At the same conference, on the fiscal policy panel, economists Dr Dillon Alleyne and Dr Sandria Tennant from the Fiscal Research Centre presented papers on, respectively, ‘Public Policy to support Economic Growth in the Light of Vulnerabilities’ and ‘Pushing the Envelope: Exploring the Tension Between Fiscal Efficiency, Taxable Capacity, and Tax Effort’.
Two key, perhaps unsurprisingly similar, messages were outlined in the papers.
Alleyne’s paper observes that growth has long stalled, even without disasters, and addresses how public policy can support growth in a small, open economy that exhibits extreme vulnerability to climate change and natural disaster. His paper argues that climate-resilient infrastructure and building export capacity should be prioritised as part of a smart industrial policy, along the lines of the work of former IDB Chief Economist Ricardo Hausmann highlighting Jamaica’s failure to expand its exports and thus productivity.

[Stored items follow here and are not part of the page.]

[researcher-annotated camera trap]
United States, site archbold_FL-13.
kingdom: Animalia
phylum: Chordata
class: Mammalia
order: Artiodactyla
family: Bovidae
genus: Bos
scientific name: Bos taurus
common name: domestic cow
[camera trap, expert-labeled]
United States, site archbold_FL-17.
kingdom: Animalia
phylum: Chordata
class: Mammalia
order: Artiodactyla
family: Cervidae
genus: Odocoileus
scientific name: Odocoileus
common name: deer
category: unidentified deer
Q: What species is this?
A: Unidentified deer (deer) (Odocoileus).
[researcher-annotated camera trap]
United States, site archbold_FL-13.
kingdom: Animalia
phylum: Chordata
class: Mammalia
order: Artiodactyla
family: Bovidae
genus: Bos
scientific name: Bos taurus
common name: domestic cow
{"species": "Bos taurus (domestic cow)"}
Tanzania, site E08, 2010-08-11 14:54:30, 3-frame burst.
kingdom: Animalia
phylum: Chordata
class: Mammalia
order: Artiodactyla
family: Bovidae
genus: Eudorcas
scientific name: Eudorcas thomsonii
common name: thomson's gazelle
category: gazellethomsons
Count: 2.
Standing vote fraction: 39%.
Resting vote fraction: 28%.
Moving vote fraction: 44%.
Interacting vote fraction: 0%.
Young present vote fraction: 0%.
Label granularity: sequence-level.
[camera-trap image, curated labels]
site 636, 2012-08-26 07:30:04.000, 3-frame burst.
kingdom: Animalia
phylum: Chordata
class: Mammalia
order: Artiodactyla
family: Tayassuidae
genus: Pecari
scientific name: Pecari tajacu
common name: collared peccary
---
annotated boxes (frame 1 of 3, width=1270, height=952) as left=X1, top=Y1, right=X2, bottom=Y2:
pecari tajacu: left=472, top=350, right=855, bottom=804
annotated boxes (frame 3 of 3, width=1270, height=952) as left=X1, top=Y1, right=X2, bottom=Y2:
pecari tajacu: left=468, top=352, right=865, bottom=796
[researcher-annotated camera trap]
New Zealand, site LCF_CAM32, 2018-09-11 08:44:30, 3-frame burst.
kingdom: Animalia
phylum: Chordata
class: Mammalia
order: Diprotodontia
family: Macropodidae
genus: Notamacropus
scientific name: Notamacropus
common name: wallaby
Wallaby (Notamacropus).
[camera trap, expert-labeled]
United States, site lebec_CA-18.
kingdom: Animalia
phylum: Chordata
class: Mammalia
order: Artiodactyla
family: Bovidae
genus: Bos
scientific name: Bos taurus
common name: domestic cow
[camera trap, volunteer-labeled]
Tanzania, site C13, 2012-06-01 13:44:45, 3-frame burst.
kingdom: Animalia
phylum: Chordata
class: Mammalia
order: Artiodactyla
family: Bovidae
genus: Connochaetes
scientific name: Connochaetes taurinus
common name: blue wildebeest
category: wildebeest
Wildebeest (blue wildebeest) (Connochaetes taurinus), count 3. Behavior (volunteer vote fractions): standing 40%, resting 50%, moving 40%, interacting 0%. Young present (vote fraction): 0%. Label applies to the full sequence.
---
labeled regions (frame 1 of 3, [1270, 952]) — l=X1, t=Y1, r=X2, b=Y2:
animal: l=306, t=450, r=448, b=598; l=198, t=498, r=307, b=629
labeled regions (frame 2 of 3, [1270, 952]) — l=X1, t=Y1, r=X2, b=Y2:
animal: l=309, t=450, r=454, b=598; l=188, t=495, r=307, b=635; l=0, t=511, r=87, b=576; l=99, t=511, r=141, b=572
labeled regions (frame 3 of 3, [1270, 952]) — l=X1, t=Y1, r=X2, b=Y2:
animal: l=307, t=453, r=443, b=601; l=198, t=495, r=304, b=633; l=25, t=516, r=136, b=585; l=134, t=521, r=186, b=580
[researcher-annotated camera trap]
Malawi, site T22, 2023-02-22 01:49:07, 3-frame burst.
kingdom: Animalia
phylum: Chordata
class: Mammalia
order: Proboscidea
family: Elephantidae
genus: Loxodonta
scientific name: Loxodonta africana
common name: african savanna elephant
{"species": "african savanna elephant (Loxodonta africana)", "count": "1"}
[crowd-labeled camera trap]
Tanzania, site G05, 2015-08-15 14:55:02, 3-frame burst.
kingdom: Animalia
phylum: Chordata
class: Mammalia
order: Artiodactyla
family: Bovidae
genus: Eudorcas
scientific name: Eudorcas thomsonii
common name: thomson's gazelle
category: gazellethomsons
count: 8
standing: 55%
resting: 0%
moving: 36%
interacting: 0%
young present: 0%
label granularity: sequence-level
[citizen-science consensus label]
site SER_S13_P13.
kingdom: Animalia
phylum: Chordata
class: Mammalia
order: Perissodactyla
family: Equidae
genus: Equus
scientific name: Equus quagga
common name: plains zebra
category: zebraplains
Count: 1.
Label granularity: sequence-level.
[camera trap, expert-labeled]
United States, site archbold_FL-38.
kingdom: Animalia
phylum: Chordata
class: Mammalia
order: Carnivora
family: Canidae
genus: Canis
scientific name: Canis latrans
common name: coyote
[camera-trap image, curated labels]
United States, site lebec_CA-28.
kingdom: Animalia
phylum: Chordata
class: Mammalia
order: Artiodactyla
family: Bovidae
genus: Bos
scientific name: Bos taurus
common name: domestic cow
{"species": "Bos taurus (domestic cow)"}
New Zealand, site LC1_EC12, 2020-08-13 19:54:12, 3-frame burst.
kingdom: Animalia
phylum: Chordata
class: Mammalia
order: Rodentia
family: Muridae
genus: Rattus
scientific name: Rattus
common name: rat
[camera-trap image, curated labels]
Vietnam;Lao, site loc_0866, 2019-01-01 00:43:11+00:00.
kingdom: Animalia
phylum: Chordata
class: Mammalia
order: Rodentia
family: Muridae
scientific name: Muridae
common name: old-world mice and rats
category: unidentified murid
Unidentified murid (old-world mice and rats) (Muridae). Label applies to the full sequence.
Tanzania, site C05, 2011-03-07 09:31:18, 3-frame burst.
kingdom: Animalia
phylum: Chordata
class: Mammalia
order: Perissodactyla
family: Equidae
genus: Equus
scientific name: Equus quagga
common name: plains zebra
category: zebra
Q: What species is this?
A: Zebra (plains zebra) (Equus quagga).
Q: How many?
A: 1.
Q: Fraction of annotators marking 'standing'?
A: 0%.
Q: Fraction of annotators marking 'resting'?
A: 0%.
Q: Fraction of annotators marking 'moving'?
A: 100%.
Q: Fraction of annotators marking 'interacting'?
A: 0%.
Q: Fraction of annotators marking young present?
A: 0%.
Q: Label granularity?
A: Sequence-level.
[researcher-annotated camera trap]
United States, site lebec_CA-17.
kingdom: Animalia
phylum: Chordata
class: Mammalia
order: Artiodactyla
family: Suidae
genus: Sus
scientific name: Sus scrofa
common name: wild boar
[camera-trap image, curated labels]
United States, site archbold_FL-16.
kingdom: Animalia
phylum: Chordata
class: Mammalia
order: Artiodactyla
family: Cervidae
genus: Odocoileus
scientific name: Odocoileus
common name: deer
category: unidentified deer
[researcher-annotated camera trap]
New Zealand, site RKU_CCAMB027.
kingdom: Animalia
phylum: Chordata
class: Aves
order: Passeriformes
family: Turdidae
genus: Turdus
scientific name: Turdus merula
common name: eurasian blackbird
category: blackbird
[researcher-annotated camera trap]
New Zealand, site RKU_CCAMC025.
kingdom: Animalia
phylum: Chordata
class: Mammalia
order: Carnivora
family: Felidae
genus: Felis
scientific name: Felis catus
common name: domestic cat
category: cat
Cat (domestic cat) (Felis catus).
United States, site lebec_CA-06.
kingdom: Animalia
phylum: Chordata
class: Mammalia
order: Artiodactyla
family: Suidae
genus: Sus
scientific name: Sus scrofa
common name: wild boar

The Tennant paper noted that Jamaica was already highly taxed in many areas and seemed to agree with the point raised by the fiscal commissioner in his emphasis on efficiency (he highlighted the increasing importance of GCT in revenue collection, for example).
The key conclusion is that even if after the recovery Jamaica returns to tax revenue growing approximately in line with nominal GDP, we need much faster growth and more efficient taxation to avoid very hard choices in the medium term. The whole of our society needs to rally around faster growth that drives tax revenue.